*** Opening of EXTRACT ***
# First time cat caretaker



## perry (Aug 6, 2011)

Hello all, I adopted my first kitty from the Humane Society on Augst 5! She looks a lot like this one: :catmilk

I haven't had a pet since I was a kid, and both of them had died by the time I was in 2nd grade. So this will all be very new to me. I'm a nervous sorta person which will make it all the more interesting for me.

She's about 4 years old and had been in the shelter since January 16. They said she didn't like the kennels too much, so she was in a foster home for a bit then came back and was their "office kitty" for several months. She was already front declawed, fixed, and chipped. They also included a bunch of goodies to help me get started (plastic pet carrier, bed, toys). I also get a free wellness check at a vet and 30 days of pet insurance. 

When I got her home, she went straight under the bed but has pretty quickly warmed up to me. She's even let me hold her and brush her for a minute or so before getting annoyed and running off. They said that is one of her traits -- she's a diva. She knows what she wants and will make herself available when she's ready 

I'll get some pics uploaded and post them shortly. Look forward to learning!


----------



## marie73 (Jul 12, 2006)

Welcome!

Looking forward to pictures of your diva.


----------



## konstargirl (Feb 4, 2011)

Hi and welcome to the forum!! Looking forward to pictures of the Diva!


----------



## perry (Aug 6, 2011)

Here she is!


----------



## SpellQ (Dec 12, 2010)

Congrats on your new furbaby! Looking forward to seeing pics and hearing more stories.
*** Close of EXTRACT ***
*** Opening of INFORMATION SHOWN ***
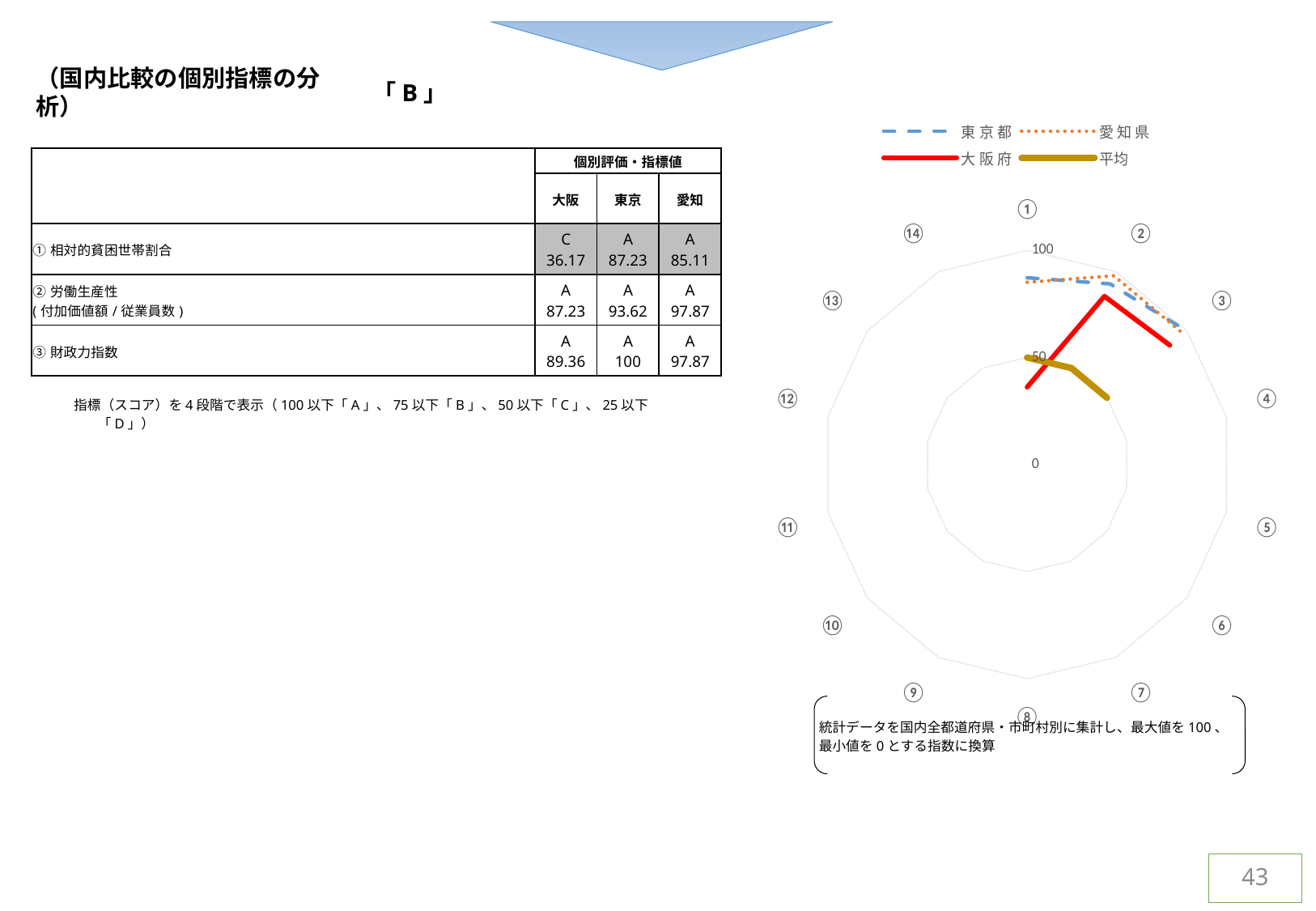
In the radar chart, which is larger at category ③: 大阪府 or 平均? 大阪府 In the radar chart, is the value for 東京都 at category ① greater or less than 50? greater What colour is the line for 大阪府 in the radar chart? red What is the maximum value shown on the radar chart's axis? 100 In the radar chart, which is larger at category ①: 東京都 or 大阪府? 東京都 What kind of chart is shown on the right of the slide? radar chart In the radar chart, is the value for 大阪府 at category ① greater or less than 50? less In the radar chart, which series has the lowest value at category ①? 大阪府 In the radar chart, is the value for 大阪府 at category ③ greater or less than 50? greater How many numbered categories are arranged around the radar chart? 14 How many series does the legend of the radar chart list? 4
*** Close of INFORMATION SHOWN ***
= PROBLEM DESCRIPTION =
In the forum thread, what three things had already been done to the adopted cat before she went home? The material is separate from the forum thread.

= RESPONSE AREA =
She was already front declawed, fixed, and chipped.